Car manufacturers or part suppliers: who’s in the patent driving seat?
The automotive industries have long been a legal battleground. Car manufacturers’ once-total control was first challenged by calls to open up the market for parts and components to greater competition. Then, greater standardisation of parts saw economic power shift from the motor brands to suppliers, which no longer relied on a single customer. Now, in an era of open innovation, suppliers not only make parts to order but also innovate whether in tandem with their customers or with other suppliers to create value-added product enhancements over which they have control. If bargaining power is a function of IP ownership, it has been slipping out of the hands of the manufacturers, which may have been able to secure the IP rights in the fruits of collaborative research with suppliers but have no such leverage over the increasing volume of innovation that is supplier generated.
The past 18 months have seen the most rapid and stunning shifts yet in this turbulent industry sector, as Tesla, Ford and Toyota have opened up several thousands of automotive patents, mainly in the electric vehicle, battery and fuel cell fields. In the cases of Tesla and Toyota, this use is free. Why?
Major car manufacturers are not charitable foundations. They are driven by investment and depend for their continued existence on delivering a return. Patents are cash-generating assets. If they are to produce value correlative to the cost of developing them, how can this be done if they are neither sold nor commercially licensed and are dropped as barriers to market entry?
Opening an automotive patent portfolio for free use can achieve many things strategically.
First, it reduces the risk of defending invalidity claims and, while patent litigation in the sector has never been close to the white-hot intensity of mobile telecommunications, it has been expensive and unsettling enough to be worth avoiding.
Second, it provides a basis on which the patent owner’s innovations can become normative within the sector, or at least a ground on which they can be part of a standard shared with other manufacturers. This may have the result of locking recipients of free licences into products, components and manufacturing processes that will give them the option of related improvements and innovations that are not free to use – and for which they will have to pay.

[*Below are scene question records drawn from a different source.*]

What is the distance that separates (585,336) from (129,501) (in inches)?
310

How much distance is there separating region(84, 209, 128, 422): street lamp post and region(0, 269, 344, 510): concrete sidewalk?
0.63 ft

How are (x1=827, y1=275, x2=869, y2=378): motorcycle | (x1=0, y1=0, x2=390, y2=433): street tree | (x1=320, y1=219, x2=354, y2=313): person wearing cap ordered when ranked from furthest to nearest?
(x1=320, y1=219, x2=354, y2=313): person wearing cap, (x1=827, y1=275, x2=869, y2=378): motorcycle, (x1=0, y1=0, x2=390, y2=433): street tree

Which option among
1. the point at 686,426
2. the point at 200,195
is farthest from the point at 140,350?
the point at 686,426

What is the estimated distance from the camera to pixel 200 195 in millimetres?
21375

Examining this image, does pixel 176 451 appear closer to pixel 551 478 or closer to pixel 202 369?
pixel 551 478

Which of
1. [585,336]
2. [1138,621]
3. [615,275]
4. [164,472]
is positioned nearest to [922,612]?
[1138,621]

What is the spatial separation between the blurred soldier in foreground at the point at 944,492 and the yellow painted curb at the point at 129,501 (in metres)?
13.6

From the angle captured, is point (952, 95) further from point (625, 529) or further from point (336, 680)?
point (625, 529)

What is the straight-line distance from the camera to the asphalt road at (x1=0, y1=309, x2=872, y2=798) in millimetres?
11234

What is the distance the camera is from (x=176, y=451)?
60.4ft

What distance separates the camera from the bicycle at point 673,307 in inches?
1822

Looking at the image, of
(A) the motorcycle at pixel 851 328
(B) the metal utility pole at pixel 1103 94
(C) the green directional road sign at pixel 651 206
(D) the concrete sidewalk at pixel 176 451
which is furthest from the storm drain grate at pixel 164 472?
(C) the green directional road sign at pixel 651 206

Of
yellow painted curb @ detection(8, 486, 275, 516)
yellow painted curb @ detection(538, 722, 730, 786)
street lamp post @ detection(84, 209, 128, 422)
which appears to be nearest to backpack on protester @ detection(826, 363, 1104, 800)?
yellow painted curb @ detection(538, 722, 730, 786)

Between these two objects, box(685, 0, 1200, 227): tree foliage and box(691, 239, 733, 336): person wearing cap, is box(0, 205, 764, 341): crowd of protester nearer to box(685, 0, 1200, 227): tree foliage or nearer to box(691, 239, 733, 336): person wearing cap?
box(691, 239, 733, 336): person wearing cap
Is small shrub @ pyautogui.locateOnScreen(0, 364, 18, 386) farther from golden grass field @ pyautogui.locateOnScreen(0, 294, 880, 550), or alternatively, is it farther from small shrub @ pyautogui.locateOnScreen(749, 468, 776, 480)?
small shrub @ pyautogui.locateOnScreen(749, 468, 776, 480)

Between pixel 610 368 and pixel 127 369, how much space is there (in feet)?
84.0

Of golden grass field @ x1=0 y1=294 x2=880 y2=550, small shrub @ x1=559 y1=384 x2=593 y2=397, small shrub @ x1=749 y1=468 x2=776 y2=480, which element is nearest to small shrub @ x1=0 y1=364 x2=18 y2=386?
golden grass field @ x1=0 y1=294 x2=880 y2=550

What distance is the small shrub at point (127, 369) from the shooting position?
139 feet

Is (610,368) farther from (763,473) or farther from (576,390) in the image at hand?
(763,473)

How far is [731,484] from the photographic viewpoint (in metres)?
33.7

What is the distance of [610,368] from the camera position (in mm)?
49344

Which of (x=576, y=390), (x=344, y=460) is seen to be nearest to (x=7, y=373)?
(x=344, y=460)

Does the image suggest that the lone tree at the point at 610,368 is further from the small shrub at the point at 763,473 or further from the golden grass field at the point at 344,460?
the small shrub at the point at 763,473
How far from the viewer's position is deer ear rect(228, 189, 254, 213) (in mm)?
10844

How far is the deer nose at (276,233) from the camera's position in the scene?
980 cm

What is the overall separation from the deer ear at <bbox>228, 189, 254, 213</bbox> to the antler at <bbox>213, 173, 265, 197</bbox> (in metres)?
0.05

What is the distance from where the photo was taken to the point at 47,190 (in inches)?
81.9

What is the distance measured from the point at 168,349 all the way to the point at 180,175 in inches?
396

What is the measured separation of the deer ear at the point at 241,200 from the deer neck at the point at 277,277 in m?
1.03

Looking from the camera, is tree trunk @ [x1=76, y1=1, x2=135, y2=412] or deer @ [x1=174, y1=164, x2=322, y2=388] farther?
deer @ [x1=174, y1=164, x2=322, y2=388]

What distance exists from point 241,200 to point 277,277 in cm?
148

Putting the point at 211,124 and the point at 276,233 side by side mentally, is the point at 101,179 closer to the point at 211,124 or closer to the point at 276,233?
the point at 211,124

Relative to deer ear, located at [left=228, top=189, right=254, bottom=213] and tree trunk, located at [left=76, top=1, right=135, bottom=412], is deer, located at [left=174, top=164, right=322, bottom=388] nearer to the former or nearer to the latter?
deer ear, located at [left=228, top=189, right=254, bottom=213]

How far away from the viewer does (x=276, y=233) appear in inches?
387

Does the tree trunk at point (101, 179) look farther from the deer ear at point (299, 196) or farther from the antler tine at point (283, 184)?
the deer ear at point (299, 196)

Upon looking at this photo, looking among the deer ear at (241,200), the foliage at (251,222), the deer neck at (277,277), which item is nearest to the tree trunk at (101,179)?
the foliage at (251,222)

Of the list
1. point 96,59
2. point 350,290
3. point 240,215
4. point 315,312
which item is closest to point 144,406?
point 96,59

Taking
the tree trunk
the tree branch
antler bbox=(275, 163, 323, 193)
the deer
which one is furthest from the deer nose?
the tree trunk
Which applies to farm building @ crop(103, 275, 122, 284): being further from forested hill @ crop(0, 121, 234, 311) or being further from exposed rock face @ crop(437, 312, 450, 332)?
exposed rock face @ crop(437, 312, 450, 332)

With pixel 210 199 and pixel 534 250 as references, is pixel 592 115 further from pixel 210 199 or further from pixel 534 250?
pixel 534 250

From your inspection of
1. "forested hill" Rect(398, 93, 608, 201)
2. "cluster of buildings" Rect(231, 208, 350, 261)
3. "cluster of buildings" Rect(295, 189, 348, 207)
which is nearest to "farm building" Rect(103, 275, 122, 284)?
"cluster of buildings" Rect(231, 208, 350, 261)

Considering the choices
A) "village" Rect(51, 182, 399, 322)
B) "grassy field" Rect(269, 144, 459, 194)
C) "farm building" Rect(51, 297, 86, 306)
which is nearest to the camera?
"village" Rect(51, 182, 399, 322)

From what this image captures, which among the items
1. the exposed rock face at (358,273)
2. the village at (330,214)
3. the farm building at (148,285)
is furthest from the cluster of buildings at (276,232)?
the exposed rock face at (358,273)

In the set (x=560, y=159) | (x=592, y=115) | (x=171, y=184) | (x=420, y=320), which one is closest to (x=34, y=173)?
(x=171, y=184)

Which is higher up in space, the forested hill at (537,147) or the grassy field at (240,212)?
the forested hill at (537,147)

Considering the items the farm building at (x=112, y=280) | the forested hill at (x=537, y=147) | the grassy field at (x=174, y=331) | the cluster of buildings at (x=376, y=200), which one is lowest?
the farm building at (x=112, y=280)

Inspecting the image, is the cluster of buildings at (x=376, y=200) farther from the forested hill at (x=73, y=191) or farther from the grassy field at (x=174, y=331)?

This Cipher Snapshot of the spread of fuel cell patents at the time of Toyota’s opening-up illustrates that it is virtually impossible for a single player to monopolise the entire market, which indicates that some sort of sharing or standardising arrangement offers the most realistic opportunity to benefit from an investment.
Third, if there is a struggle between the car manufacturer and its suppliers for control of the direction the industry takes, opening up thousands of patents for free licensing can take the wind out of the sails of innovative suppliers, whose backers will ask what is to be gained by investing in new technologies that, however good they may be, are competing with free-to-use ones.
Is this third point plausible? Figure 1 below offers a matrix of the current portfolio size of granted patents, tracked with new families of patent applications filed within the past three years. Looking beyond Toyota, the stand-out performer and clearly in a league of its own, the suppliers are in a powerful position. Denso – hardly a household name among drivers but the world’s largest auto-parts maker and historically linked to parent Toyota – has the biggest patent portfolio, while German multinational engineering company Bosch comfortably leads the race to file. With the exception of patent-rich Honda, no other car maker comes close. A future in which product specifications are designed, innovated and made by suppliers, reducing branded vehicle manufacture to assemblers playing little more than an expensive game of LEGO may be the fear behind the open-licence move.
Figure 2 reinforces this fear. It shows patent-seeking activity by manufacturers and suppliers over an extended timeline from 1985 – when the then-European Community first started regulating vertical agreements and concerted practices – and 2013, a little before the recent free-to-use frenzy. While the level of patent filing among suppliers has often exceeded that of manufacturers, the gap between them appears to be widening with the passage of time.
What will be the result of the three car manufacturers’ free-to-use patent policy? Inevitably, much will depend on the patchy nature of the current global economy recovery and the conflicting fortunes of the US, European and Asia-Pacific markets. Figures 3 and 4 below show which businesses are best placed to influence these three segments of the global cake. Bearing in mind that the main automotive innovators have been remarkably choosy in their where-to-patent decisions, the influence of free-to-use licensing policy may yet depend on issues as arbitrary as which market recovers most strongly and which players have patents to enforce – or to license – when it does.